### PAGE EXCERPT ###

Package 'SPSP'

Selection by Partitioning the Solution Paths

Description

An implementation of the feature Selection procedure by Partitioning the entire Solution Paths (namely SPSP) to identify the relevant features rather than using a single tuning parameter. By utilizing the entire solution paths, this procedure can obtain better selection accuracy than the commonly used approach of selecting only one tuning parameter based on existing criteria, cross-validation (CV), generalized CV, AIC, BIC, and EBIC (Liu, Y., & Wang, P. (2018)). It is more stable and accurate (low false positive and false negative rates) than other variable selection approaches. In addition, it can be flexibly coupled with the solution paths of Lasso, adaptive Lasso, ridge regression, and other penalized estimators.

### GIVEN RECORDS ###

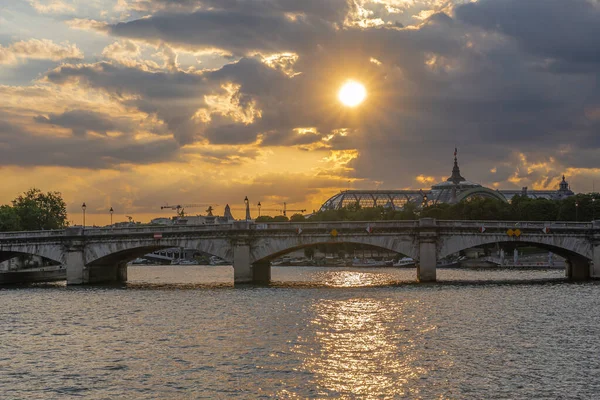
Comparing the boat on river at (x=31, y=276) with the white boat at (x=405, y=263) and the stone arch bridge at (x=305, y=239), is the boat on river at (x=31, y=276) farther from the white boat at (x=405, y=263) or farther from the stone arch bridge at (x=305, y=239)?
the white boat at (x=405, y=263)

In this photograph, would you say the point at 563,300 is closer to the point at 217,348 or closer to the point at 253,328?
the point at 253,328

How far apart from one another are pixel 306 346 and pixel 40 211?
131030mm

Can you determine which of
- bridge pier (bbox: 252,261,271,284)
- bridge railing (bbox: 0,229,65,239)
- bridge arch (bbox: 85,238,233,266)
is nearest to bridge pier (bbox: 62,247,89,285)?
bridge arch (bbox: 85,238,233,266)

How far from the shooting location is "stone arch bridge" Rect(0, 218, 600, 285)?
10794cm

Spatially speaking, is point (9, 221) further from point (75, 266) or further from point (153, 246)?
point (153, 246)

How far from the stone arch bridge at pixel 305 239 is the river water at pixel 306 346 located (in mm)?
15161

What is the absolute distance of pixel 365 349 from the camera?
55969 mm

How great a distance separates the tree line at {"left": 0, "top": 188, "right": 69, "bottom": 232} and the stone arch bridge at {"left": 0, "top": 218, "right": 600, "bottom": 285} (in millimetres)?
45808

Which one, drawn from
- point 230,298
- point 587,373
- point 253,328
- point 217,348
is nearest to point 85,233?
point 230,298

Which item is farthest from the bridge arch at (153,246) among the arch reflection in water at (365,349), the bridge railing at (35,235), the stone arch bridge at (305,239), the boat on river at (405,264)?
the boat on river at (405,264)

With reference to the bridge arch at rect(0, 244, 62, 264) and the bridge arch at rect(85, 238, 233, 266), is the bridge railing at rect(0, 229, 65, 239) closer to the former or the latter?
the bridge arch at rect(0, 244, 62, 264)

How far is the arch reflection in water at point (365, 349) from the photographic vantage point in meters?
45.4

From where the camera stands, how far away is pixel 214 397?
1694 inches

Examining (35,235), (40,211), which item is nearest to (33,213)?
(40,211)
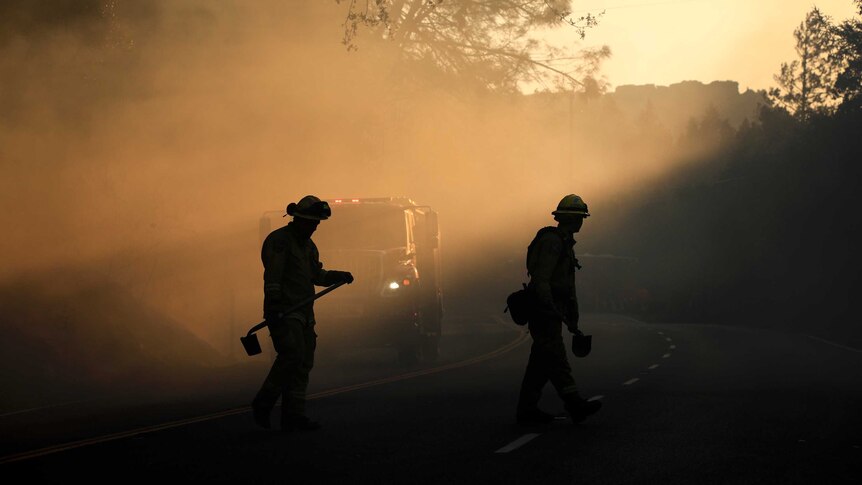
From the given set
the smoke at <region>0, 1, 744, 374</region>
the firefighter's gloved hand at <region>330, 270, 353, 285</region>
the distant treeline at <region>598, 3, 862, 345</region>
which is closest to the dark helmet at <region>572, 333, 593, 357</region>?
the firefighter's gloved hand at <region>330, 270, 353, 285</region>

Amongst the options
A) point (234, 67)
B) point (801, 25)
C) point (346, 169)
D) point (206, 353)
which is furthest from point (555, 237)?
point (801, 25)

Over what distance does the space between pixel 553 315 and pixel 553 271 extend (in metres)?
0.48

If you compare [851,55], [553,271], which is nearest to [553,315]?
[553,271]

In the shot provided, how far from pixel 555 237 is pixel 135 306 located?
1377 cm

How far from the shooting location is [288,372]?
39.1ft

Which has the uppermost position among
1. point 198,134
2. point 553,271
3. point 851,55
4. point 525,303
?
point 851,55

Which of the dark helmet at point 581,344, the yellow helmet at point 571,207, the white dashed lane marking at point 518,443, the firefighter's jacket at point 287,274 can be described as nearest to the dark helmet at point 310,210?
the firefighter's jacket at point 287,274

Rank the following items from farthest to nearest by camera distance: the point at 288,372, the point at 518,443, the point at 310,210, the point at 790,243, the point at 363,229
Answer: the point at 790,243
the point at 363,229
the point at 310,210
the point at 288,372
the point at 518,443

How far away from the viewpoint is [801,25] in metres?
104

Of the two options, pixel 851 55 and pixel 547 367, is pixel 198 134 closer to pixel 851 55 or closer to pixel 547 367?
pixel 547 367

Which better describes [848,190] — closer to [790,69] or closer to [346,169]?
[346,169]

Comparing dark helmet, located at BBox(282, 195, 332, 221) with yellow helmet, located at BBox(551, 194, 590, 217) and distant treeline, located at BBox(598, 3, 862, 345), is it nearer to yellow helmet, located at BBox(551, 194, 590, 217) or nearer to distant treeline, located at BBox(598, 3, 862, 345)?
yellow helmet, located at BBox(551, 194, 590, 217)

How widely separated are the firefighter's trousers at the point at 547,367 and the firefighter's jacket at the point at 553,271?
18 cm

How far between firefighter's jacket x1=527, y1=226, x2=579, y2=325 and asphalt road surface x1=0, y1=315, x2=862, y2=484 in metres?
1.11
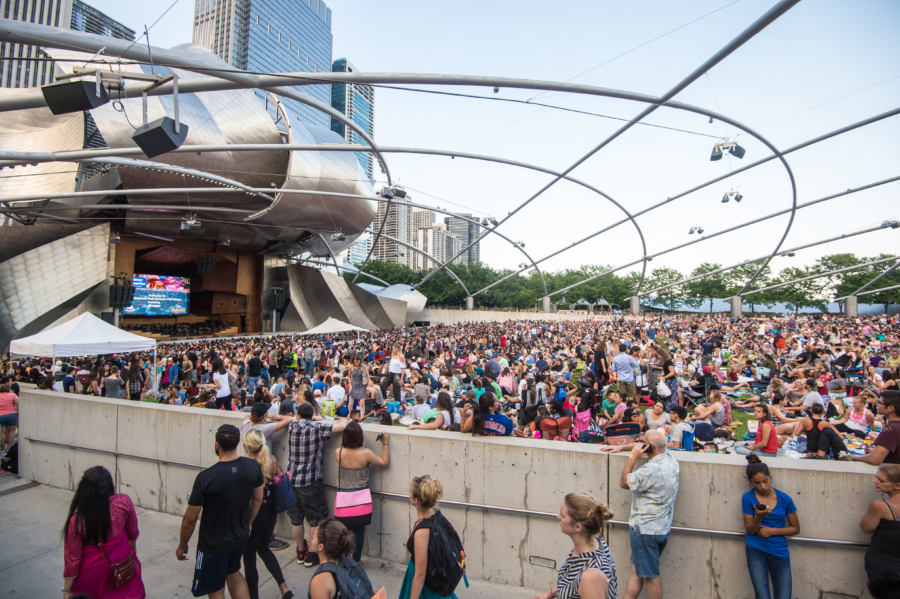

###

# TASK OBJECTIVE
Reproduce word for word the passage of the SPSP package description that begins at the words containing "An implementation of" and stops after "other penalized estimators.". Rely on the SPSP package description alone; the entries play no part.

# EXERCISE SOLUTION
An implementation of the feature Selection procedure by Partitioning the entire Solution Paths (namely SPSP) to identify the relevant features rather than using a single tuning parameter. By utilizing the entire solution paths, this procedure can obtain better selection accuracy than the commonly used approach of selecting only one tuning parameter based on existing criteria, cross-validation (CV), generalized CV, AIC, BIC, and EBIC (Liu, Y., & Wang, P. (2018)). It is more stable and accurate (low false positive and false negative rates) than other variable selection approaches. In addition, it can be flexibly coupled with the solution paths of Lasso, adaptive Lasso, ridge regression, and other penalized estimators.